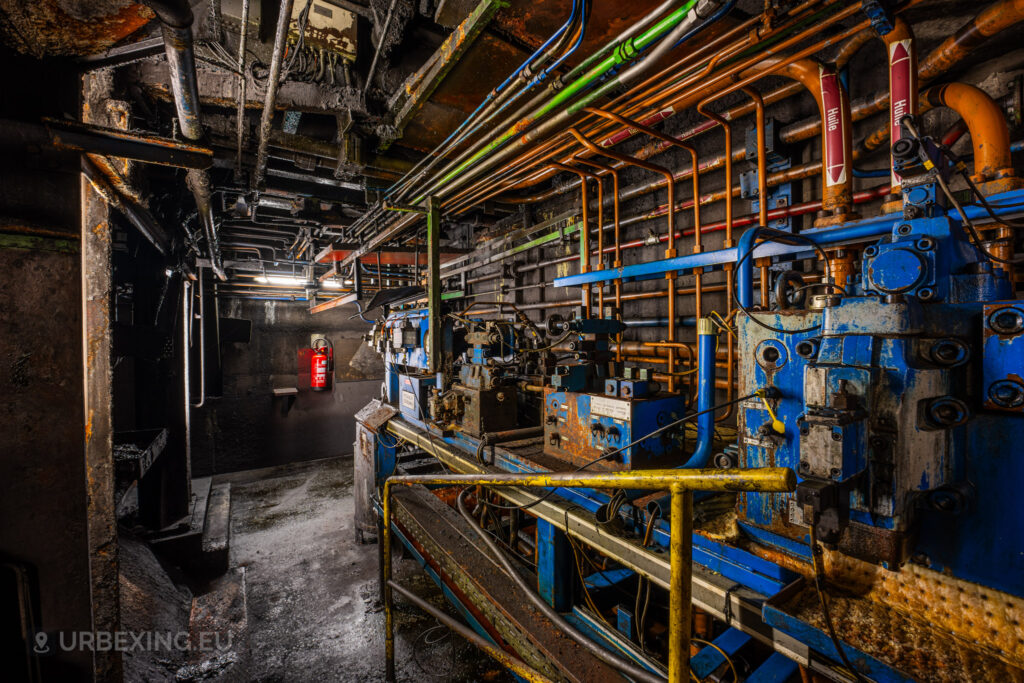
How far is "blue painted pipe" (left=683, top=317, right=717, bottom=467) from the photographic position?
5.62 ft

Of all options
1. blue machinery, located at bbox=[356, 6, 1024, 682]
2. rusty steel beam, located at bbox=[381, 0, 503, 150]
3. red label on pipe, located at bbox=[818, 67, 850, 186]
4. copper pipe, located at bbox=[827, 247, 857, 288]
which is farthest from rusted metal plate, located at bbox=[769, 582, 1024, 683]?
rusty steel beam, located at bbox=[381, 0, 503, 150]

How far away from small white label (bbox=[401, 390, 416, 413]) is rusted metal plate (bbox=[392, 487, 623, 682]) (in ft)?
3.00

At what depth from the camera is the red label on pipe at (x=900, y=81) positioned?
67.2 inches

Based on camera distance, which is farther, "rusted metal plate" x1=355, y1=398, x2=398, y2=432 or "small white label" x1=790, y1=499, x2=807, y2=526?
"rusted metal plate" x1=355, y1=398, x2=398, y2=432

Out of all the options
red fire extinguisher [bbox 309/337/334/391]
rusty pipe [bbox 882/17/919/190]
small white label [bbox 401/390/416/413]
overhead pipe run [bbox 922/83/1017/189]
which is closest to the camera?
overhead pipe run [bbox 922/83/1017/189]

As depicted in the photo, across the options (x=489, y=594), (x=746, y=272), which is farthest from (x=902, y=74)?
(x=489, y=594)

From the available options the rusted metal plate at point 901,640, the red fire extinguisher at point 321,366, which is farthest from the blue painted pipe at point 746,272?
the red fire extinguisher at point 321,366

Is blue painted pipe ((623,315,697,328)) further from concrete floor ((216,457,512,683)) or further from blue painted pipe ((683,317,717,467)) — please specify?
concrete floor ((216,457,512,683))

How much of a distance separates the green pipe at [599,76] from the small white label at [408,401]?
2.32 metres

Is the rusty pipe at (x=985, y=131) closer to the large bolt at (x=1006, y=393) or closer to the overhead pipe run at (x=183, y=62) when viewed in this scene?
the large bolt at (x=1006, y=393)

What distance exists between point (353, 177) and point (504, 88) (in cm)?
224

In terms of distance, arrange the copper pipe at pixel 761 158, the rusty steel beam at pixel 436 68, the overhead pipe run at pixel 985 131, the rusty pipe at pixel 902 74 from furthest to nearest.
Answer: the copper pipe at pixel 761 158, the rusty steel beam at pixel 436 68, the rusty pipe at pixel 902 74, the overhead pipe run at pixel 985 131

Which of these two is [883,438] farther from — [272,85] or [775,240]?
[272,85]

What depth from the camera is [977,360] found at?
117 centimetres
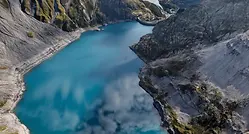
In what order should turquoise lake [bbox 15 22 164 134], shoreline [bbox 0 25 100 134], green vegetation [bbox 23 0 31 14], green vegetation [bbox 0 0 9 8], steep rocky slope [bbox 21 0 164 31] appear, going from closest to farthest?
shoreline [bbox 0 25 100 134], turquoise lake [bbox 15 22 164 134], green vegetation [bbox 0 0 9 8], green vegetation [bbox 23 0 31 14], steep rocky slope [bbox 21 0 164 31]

○ ○ ○ ○ ○ ○ ○

■ **GIVEN PROBLEM**
Could you turn all of the material above into a two-column CSV headed text and answer, with one row for each answer alongside the wording it responds to, every field in double quotes with line breaks replaced by spaces, and the pictures left out?

■ **ANSWER FOR THIS EXERCISE**
text,answer
"How far is ""blue painted pipe"" (left=683, top=317, right=717, bottom=467) from the photographic position?","5.62 ft"
"Of all options 1. blue machinery, located at bbox=[356, 6, 1024, 682] 2. rusty steel beam, located at bbox=[381, 0, 503, 150] 3. red label on pipe, located at bbox=[818, 67, 850, 186] 4. copper pipe, located at bbox=[827, 247, 857, 288] which is farthest from rusted metal plate, located at bbox=[769, 582, 1024, 683]?","rusty steel beam, located at bbox=[381, 0, 503, 150]"
"How far away from small white label (bbox=[401, 390, 416, 413]) is rusted metal plate (bbox=[392, 487, 623, 682]) (in ft)?","3.00"
"At what depth from the camera is the red label on pipe at (x=900, y=81) positioned?","67.2 inches"
"Based on camera distance, which is farther, ""rusted metal plate"" x1=355, y1=398, x2=398, y2=432 or ""small white label"" x1=790, y1=499, x2=807, y2=526?","""rusted metal plate"" x1=355, y1=398, x2=398, y2=432"
"Out of all the options red fire extinguisher [bbox 309/337/334/391] rusty pipe [bbox 882/17/919/190] small white label [bbox 401/390/416/413] overhead pipe run [bbox 922/83/1017/189] which is closest to the camera?","overhead pipe run [bbox 922/83/1017/189]"
"As depicted in the photo, across the options (x=489, y=594), (x=746, y=272), which is farthest from (x=902, y=74)?","(x=489, y=594)"
"From the available options the rusted metal plate at point 901,640, the red fire extinguisher at point 321,366, which is farthest from the blue painted pipe at point 746,272?","the red fire extinguisher at point 321,366"
"Is blue painted pipe ((623,315,697,328)) further from concrete floor ((216,457,512,683)) or further from blue painted pipe ((683,317,717,467)) — please specify?","concrete floor ((216,457,512,683))"
"How much of a distance separates the green pipe at [599,76] from the small white label at [408,401]?","2.32 metres"
"Is the rusty pipe at (x=985, y=131) closer to the large bolt at (x=1006, y=393) or closer to the overhead pipe run at (x=183, y=62) when viewed in this scene?","the large bolt at (x=1006, y=393)"
"What distance exists between point (353, 177) and point (504, 88) (in cm)?","224"
"In terms of distance, arrange the copper pipe at pixel 761 158, the rusty steel beam at pixel 436 68, the overhead pipe run at pixel 985 131, the rusty pipe at pixel 902 74 from furthest to nearest. Answer:","the copper pipe at pixel 761 158, the rusty steel beam at pixel 436 68, the rusty pipe at pixel 902 74, the overhead pipe run at pixel 985 131"
"Which of these two is [883,438] farther from — [272,85] or [775,240]?","[272,85]"
"What depth from the camera is [977,360] found at?","117 centimetres"
"In what order should turquoise lake [bbox 15 22 164 134], shoreline [bbox 0 25 100 134], green vegetation [bbox 23 0 31 14], green vegetation [bbox 0 0 9 8], steep rocky slope [bbox 21 0 164 31] appear, going from closest to farthest?","shoreline [bbox 0 25 100 134], turquoise lake [bbox 15 22 164 134], green vegetation [bbox 0 0 9 8], green vegetation [bbox 23 0 31 14], steep rocky slope [bbox 21 0 164 31]"